■ EXTRACTED RECORDS:
--- START ---

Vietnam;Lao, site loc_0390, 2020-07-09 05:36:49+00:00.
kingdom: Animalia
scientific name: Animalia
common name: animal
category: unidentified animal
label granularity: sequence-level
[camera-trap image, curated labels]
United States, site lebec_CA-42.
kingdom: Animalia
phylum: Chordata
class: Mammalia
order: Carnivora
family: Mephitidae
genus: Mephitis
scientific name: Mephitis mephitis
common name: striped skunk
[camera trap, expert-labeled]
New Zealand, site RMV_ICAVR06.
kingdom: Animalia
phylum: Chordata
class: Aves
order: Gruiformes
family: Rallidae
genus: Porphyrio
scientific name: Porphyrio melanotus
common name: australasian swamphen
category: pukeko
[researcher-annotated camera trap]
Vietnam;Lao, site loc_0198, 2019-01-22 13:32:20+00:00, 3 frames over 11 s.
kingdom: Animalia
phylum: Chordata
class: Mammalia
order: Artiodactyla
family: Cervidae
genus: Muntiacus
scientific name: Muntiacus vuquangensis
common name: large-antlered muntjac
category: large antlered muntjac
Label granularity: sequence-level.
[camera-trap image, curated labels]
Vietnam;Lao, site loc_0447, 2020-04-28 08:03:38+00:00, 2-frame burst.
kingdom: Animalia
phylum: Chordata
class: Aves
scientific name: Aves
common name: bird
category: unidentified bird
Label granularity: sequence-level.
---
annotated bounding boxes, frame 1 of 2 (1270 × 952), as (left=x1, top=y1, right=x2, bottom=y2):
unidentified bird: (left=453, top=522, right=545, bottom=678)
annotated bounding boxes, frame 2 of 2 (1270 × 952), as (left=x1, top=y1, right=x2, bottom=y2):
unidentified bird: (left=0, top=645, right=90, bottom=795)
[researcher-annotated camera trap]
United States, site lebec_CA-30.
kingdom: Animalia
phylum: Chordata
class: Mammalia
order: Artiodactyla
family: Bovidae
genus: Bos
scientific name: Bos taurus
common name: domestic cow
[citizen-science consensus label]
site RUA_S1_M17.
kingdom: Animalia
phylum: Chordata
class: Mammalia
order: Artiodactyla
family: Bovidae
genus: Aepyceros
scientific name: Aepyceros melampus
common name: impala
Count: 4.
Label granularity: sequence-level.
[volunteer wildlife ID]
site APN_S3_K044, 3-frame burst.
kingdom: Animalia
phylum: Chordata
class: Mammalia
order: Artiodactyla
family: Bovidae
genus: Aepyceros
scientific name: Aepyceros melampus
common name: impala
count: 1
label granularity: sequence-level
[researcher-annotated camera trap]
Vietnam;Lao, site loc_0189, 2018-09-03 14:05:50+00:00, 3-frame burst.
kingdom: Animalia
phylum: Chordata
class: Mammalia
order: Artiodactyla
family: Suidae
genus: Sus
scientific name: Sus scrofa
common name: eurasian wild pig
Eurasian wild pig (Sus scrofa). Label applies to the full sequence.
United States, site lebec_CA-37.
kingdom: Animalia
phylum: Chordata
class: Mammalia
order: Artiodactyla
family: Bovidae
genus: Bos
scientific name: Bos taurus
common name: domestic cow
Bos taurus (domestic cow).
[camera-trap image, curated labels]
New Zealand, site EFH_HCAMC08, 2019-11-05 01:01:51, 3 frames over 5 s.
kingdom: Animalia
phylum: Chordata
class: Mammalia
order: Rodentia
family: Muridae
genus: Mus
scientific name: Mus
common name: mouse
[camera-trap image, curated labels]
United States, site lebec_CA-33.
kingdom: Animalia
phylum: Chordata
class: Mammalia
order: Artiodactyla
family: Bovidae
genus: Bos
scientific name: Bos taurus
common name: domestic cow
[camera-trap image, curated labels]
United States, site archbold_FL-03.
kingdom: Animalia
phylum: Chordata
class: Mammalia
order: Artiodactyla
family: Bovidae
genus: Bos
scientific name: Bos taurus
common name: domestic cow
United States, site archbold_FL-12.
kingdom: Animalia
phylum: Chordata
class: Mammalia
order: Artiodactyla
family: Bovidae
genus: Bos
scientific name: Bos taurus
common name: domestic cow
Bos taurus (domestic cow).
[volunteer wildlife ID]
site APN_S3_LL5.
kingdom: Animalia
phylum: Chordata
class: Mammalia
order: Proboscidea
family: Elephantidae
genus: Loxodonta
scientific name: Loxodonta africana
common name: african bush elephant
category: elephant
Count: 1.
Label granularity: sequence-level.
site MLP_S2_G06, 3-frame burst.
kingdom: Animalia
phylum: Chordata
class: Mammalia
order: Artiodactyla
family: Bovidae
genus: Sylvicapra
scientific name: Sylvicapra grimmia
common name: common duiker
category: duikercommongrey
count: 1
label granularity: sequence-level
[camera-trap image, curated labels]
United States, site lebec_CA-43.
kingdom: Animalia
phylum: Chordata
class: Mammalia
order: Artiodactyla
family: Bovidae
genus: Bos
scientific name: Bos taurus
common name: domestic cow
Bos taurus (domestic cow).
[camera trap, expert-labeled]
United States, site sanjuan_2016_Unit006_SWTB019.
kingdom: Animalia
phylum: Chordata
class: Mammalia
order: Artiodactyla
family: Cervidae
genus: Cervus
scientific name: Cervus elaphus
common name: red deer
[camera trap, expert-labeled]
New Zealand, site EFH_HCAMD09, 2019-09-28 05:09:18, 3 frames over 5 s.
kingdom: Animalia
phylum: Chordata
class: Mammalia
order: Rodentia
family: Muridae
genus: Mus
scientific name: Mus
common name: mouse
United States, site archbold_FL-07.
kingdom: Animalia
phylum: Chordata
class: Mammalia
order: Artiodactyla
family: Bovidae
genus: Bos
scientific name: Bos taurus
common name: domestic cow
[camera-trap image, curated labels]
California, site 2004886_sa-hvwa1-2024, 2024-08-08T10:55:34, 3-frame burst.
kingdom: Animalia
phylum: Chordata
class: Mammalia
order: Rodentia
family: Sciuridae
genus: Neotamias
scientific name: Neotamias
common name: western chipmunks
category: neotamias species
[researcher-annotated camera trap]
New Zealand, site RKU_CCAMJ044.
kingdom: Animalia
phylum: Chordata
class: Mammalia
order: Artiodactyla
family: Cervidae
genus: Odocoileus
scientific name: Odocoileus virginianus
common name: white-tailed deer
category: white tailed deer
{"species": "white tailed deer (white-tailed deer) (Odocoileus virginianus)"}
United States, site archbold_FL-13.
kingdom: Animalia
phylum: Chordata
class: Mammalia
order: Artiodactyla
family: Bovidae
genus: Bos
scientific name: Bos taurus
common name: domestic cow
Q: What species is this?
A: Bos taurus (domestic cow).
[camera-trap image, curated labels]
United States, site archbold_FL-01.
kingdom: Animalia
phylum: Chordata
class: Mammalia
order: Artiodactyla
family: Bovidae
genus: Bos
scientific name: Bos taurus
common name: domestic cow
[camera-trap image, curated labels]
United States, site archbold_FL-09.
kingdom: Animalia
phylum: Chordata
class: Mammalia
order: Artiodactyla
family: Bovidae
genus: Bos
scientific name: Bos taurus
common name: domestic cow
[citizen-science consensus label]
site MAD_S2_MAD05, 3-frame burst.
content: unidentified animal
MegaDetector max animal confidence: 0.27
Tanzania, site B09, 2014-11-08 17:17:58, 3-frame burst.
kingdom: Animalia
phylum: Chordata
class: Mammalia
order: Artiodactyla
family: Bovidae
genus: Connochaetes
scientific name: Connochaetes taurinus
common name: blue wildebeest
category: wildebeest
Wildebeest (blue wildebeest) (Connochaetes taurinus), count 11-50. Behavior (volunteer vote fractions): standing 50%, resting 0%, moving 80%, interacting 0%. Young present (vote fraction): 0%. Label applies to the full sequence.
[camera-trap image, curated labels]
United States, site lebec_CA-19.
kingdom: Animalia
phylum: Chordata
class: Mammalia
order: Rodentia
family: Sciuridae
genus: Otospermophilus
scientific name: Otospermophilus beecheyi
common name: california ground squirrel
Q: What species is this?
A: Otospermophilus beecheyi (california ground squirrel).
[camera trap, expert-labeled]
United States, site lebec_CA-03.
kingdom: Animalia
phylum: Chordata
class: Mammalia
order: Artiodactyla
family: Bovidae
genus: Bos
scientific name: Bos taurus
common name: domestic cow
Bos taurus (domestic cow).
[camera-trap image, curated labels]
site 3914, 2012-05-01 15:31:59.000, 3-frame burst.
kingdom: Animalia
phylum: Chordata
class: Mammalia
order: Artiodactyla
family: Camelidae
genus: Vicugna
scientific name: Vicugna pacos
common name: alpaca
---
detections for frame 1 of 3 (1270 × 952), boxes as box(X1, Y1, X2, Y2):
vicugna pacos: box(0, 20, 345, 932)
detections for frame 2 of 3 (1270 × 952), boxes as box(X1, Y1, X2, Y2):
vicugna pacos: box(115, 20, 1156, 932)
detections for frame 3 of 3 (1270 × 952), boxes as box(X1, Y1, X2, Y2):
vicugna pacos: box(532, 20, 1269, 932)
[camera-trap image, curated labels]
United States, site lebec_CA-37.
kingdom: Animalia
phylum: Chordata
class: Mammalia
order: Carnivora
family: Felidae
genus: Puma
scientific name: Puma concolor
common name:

--- END ---

■ PROBLEM TO WORK ON: All lines above that contain the word "Vietnam" are to be copied.

■ SOLVED PROBLEM:
Vietnam;Lao, site loc_0390, 2020-07-09 05:36:49+00:00.
Vietnam;Lao, site loc_0198, 2019-01-22 13:32:20+00:00, 3 frames over 11 s.
Vietnam;Lao, site loc_0447, 2020-04-28 08:03:38+00:00, 2-frame burst.
Vietnam;Lao, site loc_0189, 2018-09-03 14:05:50+00:00, 3-frame burst.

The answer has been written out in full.